Passage to read:
····················
1. Create a Food Bank
Everyone should have a back-up to the everyday food pantry. In this environment, you should consider your personal food bank far more valuable than a dollar savings account. Start by picking up extra canned goods, dried foods, and other essentials for storage each time you go to the store. Also, hunt for coupons and shop for deals when they come up. Devise a plan for FIFO (first in, first out) rotation for your food bank. It is advisable to acquire food-grade bins to store your bulk dried foods, and be sure to label and date everything. Besides the obvious store-able foods like rice and beans, or canned goods, some other important items to hoard are salt, peanut butter, cooking oils, sugar, coffee, and powdered milk. If you don’t believe the food crisis will be too severe, then buy items that you would eat on a normal daily basis. But if you believe the crisis will be sustained for some time, purchasing a grain mill to refine bulk wheat or corn may prove to be the most economical way to stretch your food bank. Some emergency MREs are also something to consider because they have a long shelf life.
····················
Box annotations for photos:
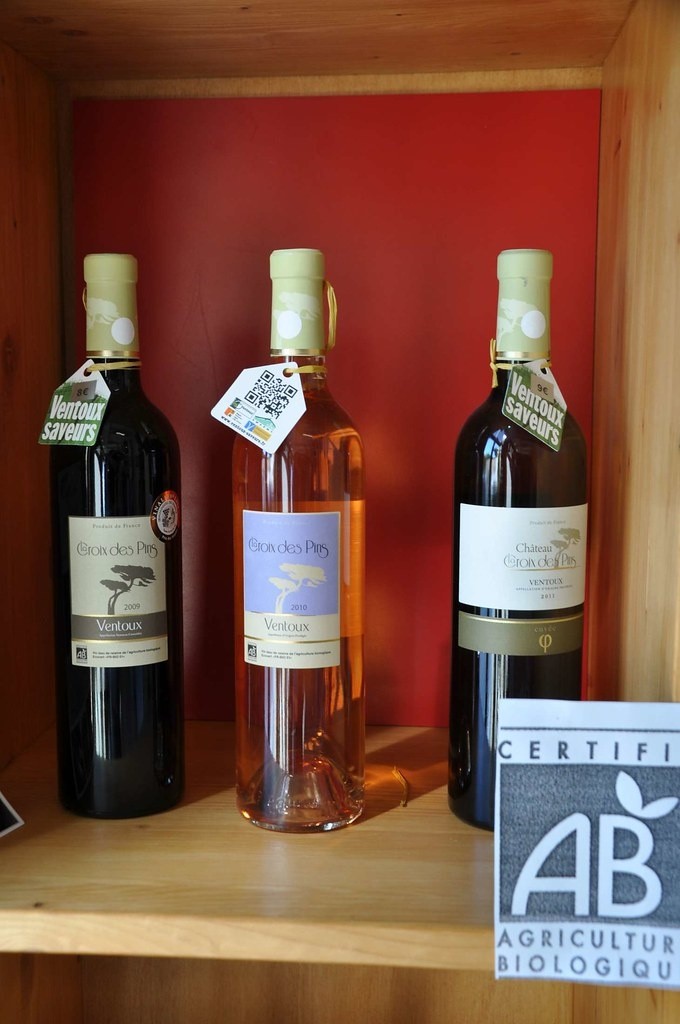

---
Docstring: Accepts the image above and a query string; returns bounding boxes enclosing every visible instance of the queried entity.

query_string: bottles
[48,254,186,821]
[449,247,588,832]
[230,245,367,836]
····················
Tasks and exercises:
a) Turn the paragraph beginning "Everyone should have a back-up" in the food bank passage above into a bulleted list that keeps its main facts.
b) Write what follows the last sentence of the food bank passage above.

Solved tasks:
a)
- Keep a personal food bank as a back-up to your everyday pantry, and value it more than a dollar savings account.
- Each time you shop, buy extra canned goods, dried foods and other essentials for storage.
- Look for coupons and take advantage of deals.
- Plan a first in, first out (FIFO) rotation.
- Store bulk dried foods in food-grade bins, and label and date everything.
- Besides rice, beans and canned goods, stock salt, peanut butter, cooking oils, sugar, coffee and powdered milk.
- If you expect a mild food crisis, buy foods you normally eat every day.
- If you expect a long crisis, a grain mill for bulk wheat or corn may be the most economical way to stretch supplies.
- Consider some emergency MREs, since they have a long shelf life.

b)
2. Grow some vegetables, herbs, and fruit for Your Own Food
Anyone can grow something to eat. Even if your soil is awful, you can grow some food. And if you don’t know how, you can learn! You don’t even have to wait till next spring to plant a garden or planter. No matter where you live—cold or warm climate, urban or rural setting, huge farm or small apartment—you can probably grow something green during the fall and winter.
If you’re new to gardening, ask a neighbor or your local extension office what can be grown in your area. Here in our four-season climate, we have been planting salad greens, root crops, and herbs for harvest throughout the fall and winter. For successful winter harvests, plants should be mature by the time of the first frosts.
Root crops can be mulched in place in the garden; other crops should be grown in hoop houses or cold frames for frost protection.
We talked about fall and winter gardening here on our Rural Living Today blog, and it’s been a topic of conversation on other blogs and in various magazines this fall.
Check and see what you can still do this fall. In a warm-winter area, many different veggies can be grown. Where winters are cold, you can probably at least still plant mâche/corn salad and claytonia/miners’ lettuce.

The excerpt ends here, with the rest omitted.